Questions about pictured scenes
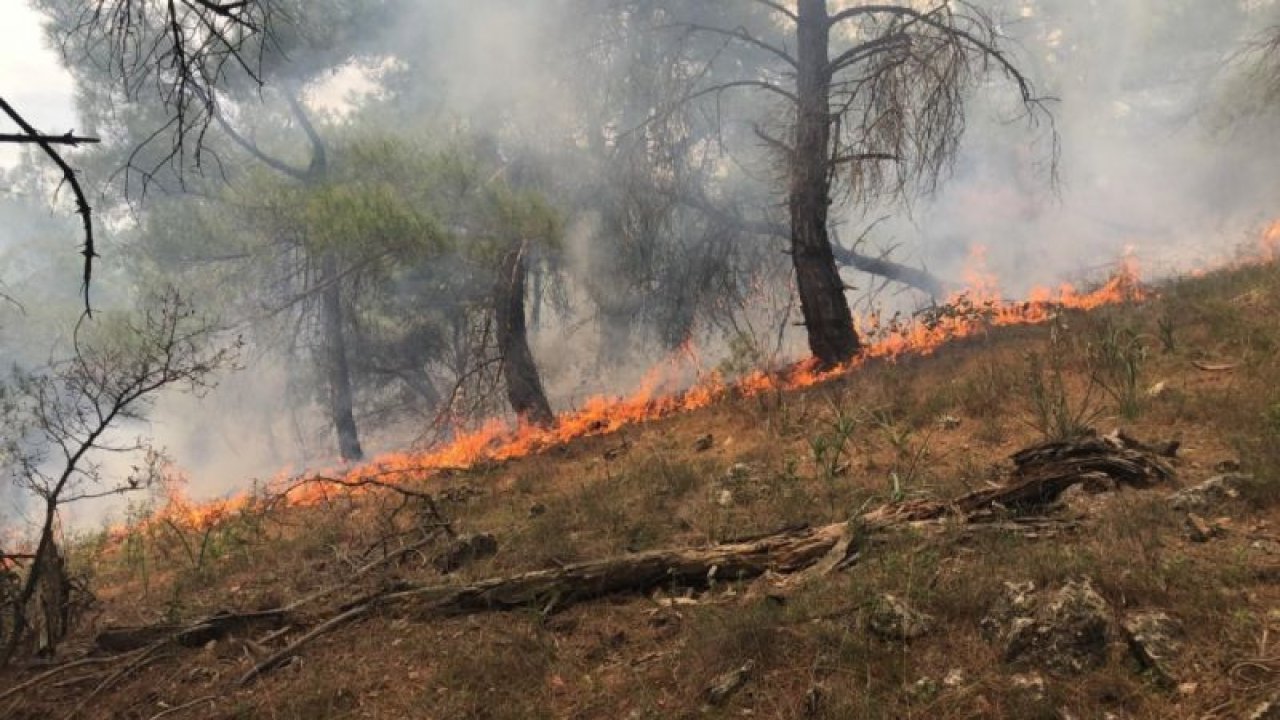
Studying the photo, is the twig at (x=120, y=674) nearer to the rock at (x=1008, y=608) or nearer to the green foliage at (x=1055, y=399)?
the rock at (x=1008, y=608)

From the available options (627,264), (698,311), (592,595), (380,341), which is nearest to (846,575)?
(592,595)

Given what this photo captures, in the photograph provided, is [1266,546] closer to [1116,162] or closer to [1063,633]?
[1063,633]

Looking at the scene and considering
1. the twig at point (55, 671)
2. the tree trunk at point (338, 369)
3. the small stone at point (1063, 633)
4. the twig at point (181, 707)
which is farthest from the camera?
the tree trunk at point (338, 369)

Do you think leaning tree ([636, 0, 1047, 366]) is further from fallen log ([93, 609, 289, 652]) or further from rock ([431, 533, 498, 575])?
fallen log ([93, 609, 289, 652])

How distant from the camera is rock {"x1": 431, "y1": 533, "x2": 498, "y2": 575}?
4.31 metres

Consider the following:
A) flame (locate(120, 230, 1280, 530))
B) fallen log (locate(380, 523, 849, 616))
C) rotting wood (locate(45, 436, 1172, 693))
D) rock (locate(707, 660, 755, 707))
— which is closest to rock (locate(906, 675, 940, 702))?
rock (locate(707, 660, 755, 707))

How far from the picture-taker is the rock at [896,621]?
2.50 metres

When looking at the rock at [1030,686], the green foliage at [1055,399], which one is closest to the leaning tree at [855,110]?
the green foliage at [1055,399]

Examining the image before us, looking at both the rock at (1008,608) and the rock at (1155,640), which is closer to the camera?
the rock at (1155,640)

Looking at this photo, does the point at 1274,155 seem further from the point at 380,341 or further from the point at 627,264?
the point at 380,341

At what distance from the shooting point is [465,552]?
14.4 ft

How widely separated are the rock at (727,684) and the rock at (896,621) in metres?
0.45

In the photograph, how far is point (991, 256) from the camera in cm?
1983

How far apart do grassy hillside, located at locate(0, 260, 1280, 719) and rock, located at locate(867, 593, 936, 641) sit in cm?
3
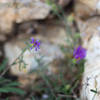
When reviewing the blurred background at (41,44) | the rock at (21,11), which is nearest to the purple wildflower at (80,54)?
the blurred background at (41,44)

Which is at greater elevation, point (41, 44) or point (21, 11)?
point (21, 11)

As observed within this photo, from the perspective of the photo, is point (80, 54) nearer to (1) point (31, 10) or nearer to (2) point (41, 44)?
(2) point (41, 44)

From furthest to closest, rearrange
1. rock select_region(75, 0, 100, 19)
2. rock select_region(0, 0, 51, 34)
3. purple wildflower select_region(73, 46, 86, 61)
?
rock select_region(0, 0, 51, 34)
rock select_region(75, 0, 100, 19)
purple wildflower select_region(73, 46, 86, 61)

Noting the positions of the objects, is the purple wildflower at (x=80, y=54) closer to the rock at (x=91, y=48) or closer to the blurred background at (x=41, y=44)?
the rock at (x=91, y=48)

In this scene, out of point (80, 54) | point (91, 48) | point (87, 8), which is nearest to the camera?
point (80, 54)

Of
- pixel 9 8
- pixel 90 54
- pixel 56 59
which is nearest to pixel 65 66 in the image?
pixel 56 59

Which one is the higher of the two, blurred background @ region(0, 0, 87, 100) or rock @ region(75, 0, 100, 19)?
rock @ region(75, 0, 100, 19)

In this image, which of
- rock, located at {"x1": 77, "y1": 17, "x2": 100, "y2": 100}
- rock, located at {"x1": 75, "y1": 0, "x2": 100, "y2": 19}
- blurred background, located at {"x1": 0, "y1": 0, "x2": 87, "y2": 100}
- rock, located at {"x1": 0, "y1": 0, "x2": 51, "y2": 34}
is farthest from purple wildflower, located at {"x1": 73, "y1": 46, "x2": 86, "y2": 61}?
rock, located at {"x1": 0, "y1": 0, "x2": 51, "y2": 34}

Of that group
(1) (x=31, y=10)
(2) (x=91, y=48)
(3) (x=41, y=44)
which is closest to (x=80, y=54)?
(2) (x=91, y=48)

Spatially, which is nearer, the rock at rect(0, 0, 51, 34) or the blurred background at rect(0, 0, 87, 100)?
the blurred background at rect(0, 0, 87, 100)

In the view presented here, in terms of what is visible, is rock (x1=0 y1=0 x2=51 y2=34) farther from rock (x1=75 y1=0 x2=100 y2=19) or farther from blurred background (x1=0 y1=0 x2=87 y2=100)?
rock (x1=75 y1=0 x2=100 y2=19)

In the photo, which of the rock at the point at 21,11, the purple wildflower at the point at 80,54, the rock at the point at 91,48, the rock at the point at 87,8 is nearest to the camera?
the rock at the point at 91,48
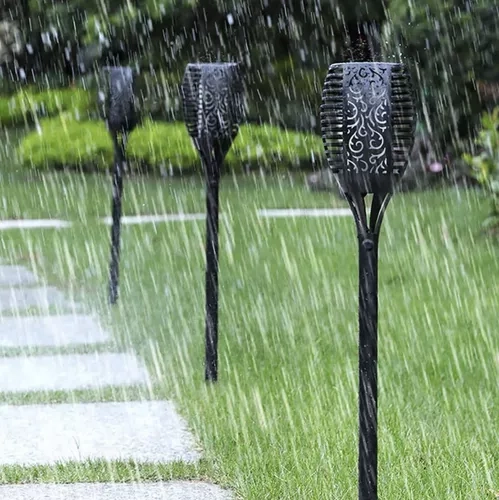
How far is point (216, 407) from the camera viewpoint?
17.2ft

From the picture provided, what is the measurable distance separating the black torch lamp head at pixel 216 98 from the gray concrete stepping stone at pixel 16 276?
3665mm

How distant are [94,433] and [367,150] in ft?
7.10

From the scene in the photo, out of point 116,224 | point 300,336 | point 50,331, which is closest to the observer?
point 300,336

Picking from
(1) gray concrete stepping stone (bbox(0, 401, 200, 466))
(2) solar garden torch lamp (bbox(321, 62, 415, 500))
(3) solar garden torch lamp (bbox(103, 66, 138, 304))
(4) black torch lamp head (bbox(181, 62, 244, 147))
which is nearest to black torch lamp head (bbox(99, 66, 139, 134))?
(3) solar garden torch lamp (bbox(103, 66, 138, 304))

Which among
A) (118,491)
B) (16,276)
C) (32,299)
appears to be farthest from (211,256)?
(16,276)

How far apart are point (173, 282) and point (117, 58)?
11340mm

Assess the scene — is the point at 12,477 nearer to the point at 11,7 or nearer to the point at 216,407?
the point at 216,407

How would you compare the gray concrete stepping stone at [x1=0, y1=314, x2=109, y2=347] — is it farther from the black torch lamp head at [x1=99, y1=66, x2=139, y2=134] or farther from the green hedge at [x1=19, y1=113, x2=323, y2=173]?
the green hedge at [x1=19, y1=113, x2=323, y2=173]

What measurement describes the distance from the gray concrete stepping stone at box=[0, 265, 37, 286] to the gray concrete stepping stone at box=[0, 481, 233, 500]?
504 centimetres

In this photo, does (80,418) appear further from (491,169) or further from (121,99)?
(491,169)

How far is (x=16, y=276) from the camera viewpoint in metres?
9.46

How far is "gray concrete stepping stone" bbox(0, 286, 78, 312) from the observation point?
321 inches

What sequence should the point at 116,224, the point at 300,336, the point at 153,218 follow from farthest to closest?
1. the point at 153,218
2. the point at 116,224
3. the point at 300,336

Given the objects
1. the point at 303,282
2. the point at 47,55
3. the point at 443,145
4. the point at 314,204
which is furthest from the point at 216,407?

# Task to complete
Each line of the material must be retyped exactly, except that images are omitted.

# Response to this task
Studying the photo, is the twig at (x=120, y=674) nearer to the rock at (x=1008, y=608) or nearer to the green foliage at (x=1055, y=399)?
the rock at (x=1008, y=608)

From the available options (627,264), (698,311), (592,595), (380,341), which is nearest to (846,575)?
(592,595)

Given what this photo captures, in the photograph provided, is [1266,546] closer to [1116,162] or closer to [1063,633]?
[1063,633]

Looking at the scene and considering
1. the twig at point (55, 671)
2. the tree trunk at point (338, 369)
3. the small stone at point (1063, 633)
4. the twig at point (181, 707)
which is farthest from the camera?
the tree trunk at point (338, 369)

Do you think leaning tree ([636, 0, 1047, 366]) is further from fallen log ([93, 609, 289, 652]) or further from rock ([431, 533, 498, 575])?
fallen log ([93, 609, 289, 652])

How distant from the camera is rock {"x1": 431, "y1": 533, "x2": 498, "y2": 575}?
4.31 metres

Consider the following:
A) flame (locate(120, 230, 1280, 530))
B) fallen log (locate(380, 523, 849, 616))
C) rotting wood (locate(45, 436, 1172, 693))
D) rock (locate(707, 660, 755, 707))
— which is closest to rock (locate(906, 675, 940, 702))?
rock (locate(707, 660, 755, 707))

How far from the picture-taker is the rock at [896,621]?
2.50 metres

When looking at the rock at [1030,686], the green foliage at [1055,399], which one is closest to the leaning tree at [855,110]?
the green foliage at [1055,399]

Examining the image before us, looking at both the rock at (1008,608) and the rock at (1155,640), which is closer to the camera?
the rock at (1155,640)

Looking at this photo, does the point at 1274,155 seem further from the point at 380,341 or further from the point at 627,264?
the point at 380,341

At what distance from the shooting point is [465,552]?
14.4 ft

How widely separated are the rock at (727,684) and the rock at (896,621) in metres?
0.45

In the photograph, how far is point (991, 256) from the camera in cm?
1983

How far apart do grassy hillside, located at locate(0, 260, 1280, 719) and rock, located at locate(867, 593, 936, 641) sit in cm?
3
When reviewing the blurred background at (41,44) | the rock at (21,11), which is nearest to the purple wildflower at (80,54)?
the blurred background at (41,44)

Which is at greater elevation, point (41, 44) or point (21, 11)?
point (21, 11)

As observed within this photo, from the perspective of the photo, is point (80, 54) nearer to (1) point (31, 10) or nearer to (2) point (41, 44)?
(2) point (41, 44)

From furthest to closest, rearrange
1. rock select_region(75, 0, 100, 19)
2. rock select_region(0, 0, 51, 34)
3. purple wildflower select_region(73, 46, 86, 61)
?
rock select_region(0, 0, 51, 34)
rock select_region(75, 0, 100, 19)
purple wildflower select_region(73, 46, 86, 61)

Noting the positions of the objects, is the purple wildflower at (x=80, y=54) closer to the rock at (x=91, y=48) or closer to the blurred background at (x=41, y=44)?
the rock at (x=91, y=48)

In this scene, out of point (80, 54) | point (91, 48) | point (87, 8), which is nearest to the camera?
point (80, 54)

Of
- pixel 9 8
- pixel 90 54
- pixel 56 59
which is nearest to pixel 65 66 in the image?
pixel 56 59

Which one is the higher of the two, blurred background @ region(0, 0, 87, 100) or rock @ region(75, 0, 100, 19)?
rock @ region(75, 0, 100, 19)

In this image, which of
- rock, located at {"x1": 77, "y1": 17, "x2": 100, "y2": 100}
- rock, located at {"x1": 75, "y1": 0, "x2": 100, "y2": 19}
- blurred background, located at {"x1": 0, "y1": 0, "x2": 87, "y2": 100}
- rock, located at {"x1": 0, "y1": 0, "x2": 51, "y2": 34}
is farthest from purple wildflower, located at {"x1": 73, "y1": 46, "x2": 86, "y2": 61}?
rock, located at {"x1": 0, "y1": 0, "x2": 51, "y2": 34}

Of that group
(1) (x=31, y=10)
(2) (x=91, y=48)
(3) (x=41, y=44)
which is closest to (x=80, y=54)?
(2) (x=91, y=48)

Spatially, which is nearer, the rock at rect(0, 0, 51, 34) or the blurred background at rect(0, 0, 87, 100)?
the blurred background at rect(0, 0, 87, 100)

In the view presented here, in terms of what is visible, is rock (x1=0 y1=0 x2=51 y2=34) farther from rock (x1=75 y1=0 x2=100 y2=19) or farther from blurred background (x1=0 y1=0 x2=87 y2=100)?
rock (x1=75 y1=0 x2=100 y2=19)

In the photo, which of the rock at the point at 21,11, the purple wildflower at the point at 80,54, the rock at the point at 91,48, the rock at the point at 87,8 is nearest to the camera?
the rock at the point at 91,48
How far is point (216, 407) from the camera viewpoint?
17.2ft

From the picture provided, what is the measurable distance separating the black torch lamp head at pixel 216 98 from the gray concrete stepping stone at pixel 16 276?
3665mm

How distant are [94,433] and [367,150] in ft?
7.10

From the scene in the photo, out of point 116,224 | point 300,336 | point 50,331, which is closest to the observer?
point 300,336

Picking from
(1) gray concrete stepping stone (bbox(0, 401, 200, 466))
(2) solar garden torch lamp (bbox(321, 62, 415, 500))
(3) solar garden torch lamp (bbox(103, 66, 138, 304))
(4) black torch lamp head (bbox(181, 62, 244, 147))
which is nearest to black torch lamp head (bbox(99, 66, 139, 134))?
(3) solar garden torch lamp (bbox(103, 66, 138, 304))

Which among
A) (118,491)
B) (16,276)
C) (32,299)
appears to be farthest from (211,256)?
(16,276)

How far apart are point (173, 282) and point (117, 58)?
11340mm

Assess the scene — is the point at 12,477 nearer to the point at 11,7 or nearer to the point at 216,407?
the point at 216,407

How would you compare the gray concrete stepping stone at [x1=0, y1=314, x2=109, y2=347] — is it farther from the black torch lamp head at [x1=99, y1=66, x2=139, y2=134] or farther from the green hedge at [x1=19, y1=113, x2=323, y2=173]?
the green hedge at [x1=19, y1=113, x2=323, y2=173]

What measurement describes the distance from the gray concrete stepping stone at box=[0, 265, 37, 286] to the gray concrete stepping stone at box=[0, 481, 233, 500]?
504 centimetres

In this photo, does (80,418) appear further from (491,169) or further from (121,99)?
(491,169)

How far is (x=16, y=276) from the camera viewpoint in metres?
9.46

How far is "gray concrete stepping stone" bbox(0, 286, 78, 312) from the observation point?
321 inches

What sequence should the point at 116,224, the point at 300,336, the point at 153,218 follow from farthest to closest?
1. the point at 153,218
2. the point at 116,224
3. the point at 300,336

Given the objects
1. the point at 303,282
2. the point at 47,55
3. the point at 443,145
4. the point at 314,204
which is furthest from the point at 216,407?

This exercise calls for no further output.